The next morning I went in to work and verified this by setting the application config to use the legacy JIT, and sure enough the bug didn’t happen. It was then a case of gathering more data and isolating the method that was giving the wrong result. This turned out to be a point where the JIT made an optimised tail call. I therefore reported this on Connect. As is usual, I was then asked for a self contained reproduction, which I supplied the next day. Time passed and then the issue was marked as fixed, with the fix being noted as available in a later release of 4.6
The question is: how do you gauge the impact of a bug like this and decide whether the fix goes out straight away, or whether you test it a lot more and release it then? In the advisory, Microsoft said that they had run lots of in house code and hadn’t found a manifestation of the issue. However, that might not have been quite good enough, as people can take such a bug and try to convert it into an exploit – see the comment on the thread in the CoreClr issue where the return address can be obtained – so if you get unlucky and there’s a widely available framework that allows an exploit to work, you probably do need to push out a fix. There is also the issue that the .NET framework is often used to run code written in C#, which probably doesn’t have a lot of tail call optimisable method invocations, but it can also be used as runtime for languages like F# where the design patterns lead to lots more tail calls happening [as you recur down algebraic data types].

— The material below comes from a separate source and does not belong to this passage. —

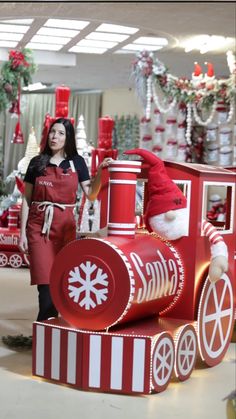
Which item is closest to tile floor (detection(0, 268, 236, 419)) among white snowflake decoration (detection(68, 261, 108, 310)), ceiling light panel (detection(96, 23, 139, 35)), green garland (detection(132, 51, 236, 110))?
white snowflake decoration (detection(68, 261, 108, 310))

Pondering the issue, it seems to me that it is really hard to get enough data to inform your decision. What’s the ratio between CLR runs of F# programs compared to C# programs? What’s the percentage of C# programs that would hit this issue? And F# programs? What’s the chance of the bad compilation being turned into an exploit?
In the end I suspect it just comes down to a call by a product manager who guesses the severity, and then uses feedback to determine if the call was right – obviously the more “important” the sender of the feedback, the more weigh they are given. And that’s a shame.